And now with his finger in her mouth, she is desperate to be seen to be cooperating.

Dario’s nose flashes into her mind. It had been driven flat to his cheeks from the impact on the road and then Ryan leaned his face over bone and blood and pried open his broken teeth and blew himself into a stranger.

“Oh God,” Lawrence says again.

After glass of wine number two, he’d asked her if she would go back to the States if she lost her job. Shit no, she’d said. She didn’t know what she’d do; she had options, she said, with her breath getting caught on the “p” and her mind getting stuck on an image of Scott and Melissa’s spare room: the single bed with the cream-coloured satin comforter and tubular satin throw-cushions like giant butterscotch mints. The crucifix over the bed, the night table with its doily and glass of water. And now she sees that room again, the light from the window that slashes the single bed early in the morning and exposes the fingerprints and lipstick stains on the rim of the water glass.

She takes Lawrence’s finger out of her mouth and licks it, rolling her tongue around it, sliding it back into her mouth.

“God,” he says again.

When everything is off but her bra and underwear, his shirt unbuttoned, only his underwear and socks remaining, she looks at his belly. Then lower, to the tent-like pouch of his briefs.

Shit. She tries to back out by shuffling herself away on the bed towards the pillows, hoping he won’t notice, but she sees her own thighs jiggle, and when she rests them on the duvet, the orangepeel complexion is spotlit in the track lighting overhead.

“The lights?” she says softly as she raises her knees and hugs them.
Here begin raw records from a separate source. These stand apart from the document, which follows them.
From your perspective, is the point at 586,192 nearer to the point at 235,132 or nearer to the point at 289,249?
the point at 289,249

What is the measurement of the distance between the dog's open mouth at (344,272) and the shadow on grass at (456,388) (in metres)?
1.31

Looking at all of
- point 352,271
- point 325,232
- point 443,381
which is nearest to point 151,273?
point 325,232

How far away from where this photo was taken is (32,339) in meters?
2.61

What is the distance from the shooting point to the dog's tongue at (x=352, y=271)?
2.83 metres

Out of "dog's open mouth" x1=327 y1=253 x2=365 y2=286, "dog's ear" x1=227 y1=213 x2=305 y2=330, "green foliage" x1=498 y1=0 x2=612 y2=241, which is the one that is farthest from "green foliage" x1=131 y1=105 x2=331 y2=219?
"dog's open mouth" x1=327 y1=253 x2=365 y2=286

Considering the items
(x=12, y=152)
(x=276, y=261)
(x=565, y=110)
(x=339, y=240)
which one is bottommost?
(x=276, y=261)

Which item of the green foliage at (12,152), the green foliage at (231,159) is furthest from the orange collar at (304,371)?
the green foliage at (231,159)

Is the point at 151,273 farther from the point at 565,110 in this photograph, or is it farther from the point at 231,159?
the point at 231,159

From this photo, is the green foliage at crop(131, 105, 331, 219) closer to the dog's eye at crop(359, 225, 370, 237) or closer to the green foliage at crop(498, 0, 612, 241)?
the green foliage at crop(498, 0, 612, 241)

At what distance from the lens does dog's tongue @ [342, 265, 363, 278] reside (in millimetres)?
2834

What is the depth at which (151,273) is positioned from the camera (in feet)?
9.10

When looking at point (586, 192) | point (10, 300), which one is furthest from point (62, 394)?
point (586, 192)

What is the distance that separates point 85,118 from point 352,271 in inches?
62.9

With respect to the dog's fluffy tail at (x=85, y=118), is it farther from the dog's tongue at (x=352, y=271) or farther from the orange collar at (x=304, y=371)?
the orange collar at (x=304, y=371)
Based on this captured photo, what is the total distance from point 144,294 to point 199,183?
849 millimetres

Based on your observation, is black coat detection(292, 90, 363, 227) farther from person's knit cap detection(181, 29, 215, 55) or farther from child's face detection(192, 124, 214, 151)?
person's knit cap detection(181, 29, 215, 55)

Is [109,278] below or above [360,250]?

Lawrence complies then quickly takes off his shirt and whips off his socks, leaving only his briefs that look like they will rip with the force of what’s inside them. Larry is packing.

When he arrives at the bed it’s with a ferocious grunt as though he’s already come, but she lowers her knees and allows him on top of her, and shit, yeah, there it is.

His kiss is wet; she flinches. But a kiss—it’s been a long time coming, so she examines it with every inch of her tongue, tastes its haddocky tang and remembers not to probe too forcefully, to let him do some pushing forth, to allow him access to the depths of her throat, to make him think of other depths. And this seems fair enough. He has been kind to her; he has offered to protect her as best he can from the ravages of the upcoming culling; he has offered to read her job description for her; he has, bless the fat little functionary, said that she’ll be the first he will give a heads-up to if he hears anything significant. And as he takes his somewhat oddly shaped—more impressive in its width than length—cock out and aims it at her, she
remembers all this and starts to help him by taking down her underpants, sorry that she hasn’t shaved or waxed or trimmed, but right now Larry could care less.

While he’s in her she can’t stop worrying if he has something that she might catch and why on earth she hasn’t insisted on a condom. Then it’s there: an image she hadn’t realized had imprinted. The image she had not even known she’d experienced until just this second: Dario’s face as his body flew across her windscreen—his visor open, the only discernible feature his white teeth bared in a silent howl.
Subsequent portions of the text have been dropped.